[Data for processing]
======

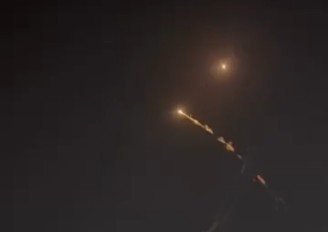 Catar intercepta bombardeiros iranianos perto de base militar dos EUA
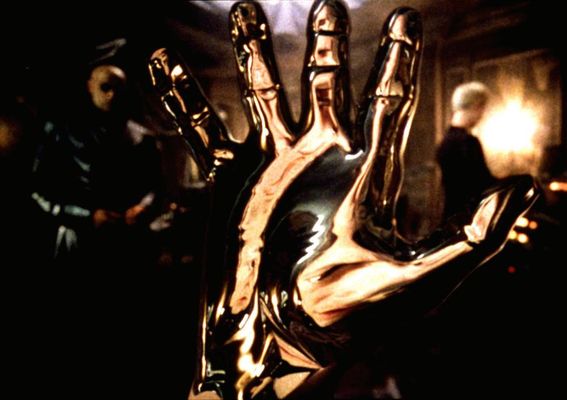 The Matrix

======

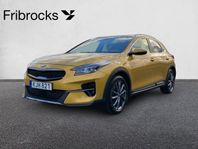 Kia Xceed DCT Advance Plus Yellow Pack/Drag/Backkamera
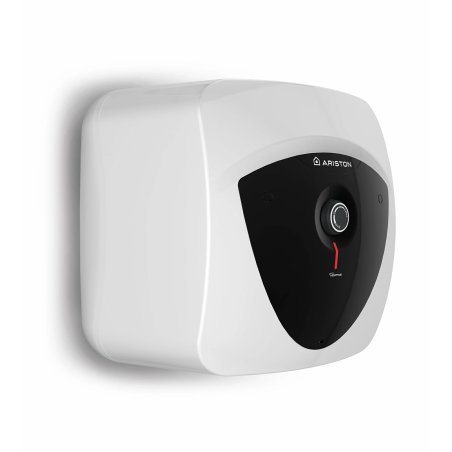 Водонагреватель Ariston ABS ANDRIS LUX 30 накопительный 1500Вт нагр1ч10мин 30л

======

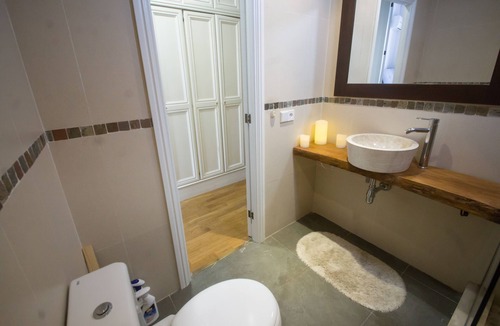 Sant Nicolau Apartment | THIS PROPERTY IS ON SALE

======

[Directions]
Only one stretch of the data is wanted: write out exactly the lines from the one holding "Kia Xceed DCT" through the one holding "Водонагреватель Ariston ABS", both included, without the pictures.

[Reply to the task]
 Kia Xceed DCT Advance Plus Yellow Pack/Drag/Backkamera
 Водонагреватель Ariston ABS ANDRIS LUX 30 накопительный 1500Вт нагр1ч10мин 30л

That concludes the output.